I hope those who voted for democrats are satisfied now. Incredible stupidity. How did they not know what was going to happen.

With this bill? This bill is one of the many reasons that I voted Democrat. 15% minimum corporate tax rate current great. Getting the IRS back to the size it was during the Bush era, great. Medicare negotiating price of prescription drugs and using it as leverage to save the government money, great. Tax credits to transition away from carbon intensive energy, great.
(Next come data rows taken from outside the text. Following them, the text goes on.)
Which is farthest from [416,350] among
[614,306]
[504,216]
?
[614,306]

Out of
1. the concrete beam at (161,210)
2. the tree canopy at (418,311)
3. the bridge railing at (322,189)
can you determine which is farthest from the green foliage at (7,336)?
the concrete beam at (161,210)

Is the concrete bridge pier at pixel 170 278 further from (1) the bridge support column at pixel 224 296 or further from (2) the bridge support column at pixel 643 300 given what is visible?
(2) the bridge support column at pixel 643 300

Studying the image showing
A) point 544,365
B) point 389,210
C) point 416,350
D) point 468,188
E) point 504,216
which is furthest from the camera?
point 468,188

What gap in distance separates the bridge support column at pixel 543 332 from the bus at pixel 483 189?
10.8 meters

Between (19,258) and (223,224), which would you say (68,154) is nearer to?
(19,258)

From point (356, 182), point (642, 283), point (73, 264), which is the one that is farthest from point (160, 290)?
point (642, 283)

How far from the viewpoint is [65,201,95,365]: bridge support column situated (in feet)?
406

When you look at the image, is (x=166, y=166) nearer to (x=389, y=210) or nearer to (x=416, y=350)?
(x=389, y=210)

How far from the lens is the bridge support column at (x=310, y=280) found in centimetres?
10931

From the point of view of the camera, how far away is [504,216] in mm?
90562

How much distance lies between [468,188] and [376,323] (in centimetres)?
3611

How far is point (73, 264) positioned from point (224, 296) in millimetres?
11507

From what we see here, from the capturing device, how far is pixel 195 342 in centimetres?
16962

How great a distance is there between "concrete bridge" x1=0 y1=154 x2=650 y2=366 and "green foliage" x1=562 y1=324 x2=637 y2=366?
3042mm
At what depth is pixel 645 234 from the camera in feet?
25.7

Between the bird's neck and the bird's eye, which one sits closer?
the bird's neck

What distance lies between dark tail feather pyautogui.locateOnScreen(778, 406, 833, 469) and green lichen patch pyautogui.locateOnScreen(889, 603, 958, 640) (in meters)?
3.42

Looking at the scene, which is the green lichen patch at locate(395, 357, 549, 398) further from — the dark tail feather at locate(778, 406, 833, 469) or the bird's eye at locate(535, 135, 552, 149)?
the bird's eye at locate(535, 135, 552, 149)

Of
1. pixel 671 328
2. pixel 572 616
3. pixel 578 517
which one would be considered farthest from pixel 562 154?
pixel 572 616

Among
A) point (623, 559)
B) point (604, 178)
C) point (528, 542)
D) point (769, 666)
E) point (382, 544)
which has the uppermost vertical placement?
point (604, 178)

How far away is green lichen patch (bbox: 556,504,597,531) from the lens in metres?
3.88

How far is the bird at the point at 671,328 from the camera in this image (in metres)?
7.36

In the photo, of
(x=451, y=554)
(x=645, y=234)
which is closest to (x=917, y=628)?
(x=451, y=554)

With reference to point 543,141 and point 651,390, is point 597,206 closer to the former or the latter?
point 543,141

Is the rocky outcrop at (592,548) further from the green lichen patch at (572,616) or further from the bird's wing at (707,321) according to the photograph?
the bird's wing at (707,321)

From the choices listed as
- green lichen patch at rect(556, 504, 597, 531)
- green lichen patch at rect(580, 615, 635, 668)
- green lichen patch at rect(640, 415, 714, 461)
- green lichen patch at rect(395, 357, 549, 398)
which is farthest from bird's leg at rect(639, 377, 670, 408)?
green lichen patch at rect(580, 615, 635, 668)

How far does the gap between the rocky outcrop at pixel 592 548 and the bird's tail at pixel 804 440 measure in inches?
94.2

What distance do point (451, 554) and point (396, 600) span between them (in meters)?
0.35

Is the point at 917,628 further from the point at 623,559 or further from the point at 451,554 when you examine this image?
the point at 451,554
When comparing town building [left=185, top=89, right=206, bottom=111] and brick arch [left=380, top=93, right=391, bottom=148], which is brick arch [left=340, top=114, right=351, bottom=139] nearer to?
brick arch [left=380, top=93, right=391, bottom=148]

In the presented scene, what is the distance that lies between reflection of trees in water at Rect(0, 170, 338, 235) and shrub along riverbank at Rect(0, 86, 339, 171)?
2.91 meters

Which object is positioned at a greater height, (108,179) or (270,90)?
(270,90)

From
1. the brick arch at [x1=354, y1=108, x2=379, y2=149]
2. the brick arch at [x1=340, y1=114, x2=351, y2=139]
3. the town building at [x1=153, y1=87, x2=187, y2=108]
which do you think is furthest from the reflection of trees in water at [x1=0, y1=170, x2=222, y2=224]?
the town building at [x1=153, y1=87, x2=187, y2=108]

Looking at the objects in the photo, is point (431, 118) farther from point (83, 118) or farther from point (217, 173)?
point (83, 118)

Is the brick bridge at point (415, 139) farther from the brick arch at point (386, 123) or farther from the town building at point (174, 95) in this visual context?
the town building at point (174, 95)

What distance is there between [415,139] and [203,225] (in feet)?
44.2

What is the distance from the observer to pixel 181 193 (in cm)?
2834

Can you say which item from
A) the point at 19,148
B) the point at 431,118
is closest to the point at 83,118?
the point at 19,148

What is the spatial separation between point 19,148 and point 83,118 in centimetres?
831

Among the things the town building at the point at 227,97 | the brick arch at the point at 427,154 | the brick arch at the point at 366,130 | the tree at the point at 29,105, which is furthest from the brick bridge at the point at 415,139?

Did this board think that every left of center voter all the sudden became a staunch every tax is theft climate change is a hoax republican?

My specific quibbles with this bill are the obvious Orwellian title inflation reduction act, optimistic bookkeeping on IRS enforcement, lack of anything nuclear, and lack of pure research into nuclear and battery that I would love for DARPA / Universities to fund.


So you also voted for inflation, almost forcing everyone work for a company to get the shot, giving billions in military equipment to terrorists, a weak administration that enabled Putin to invade a sovereign country, and an embarrassing stumbling president.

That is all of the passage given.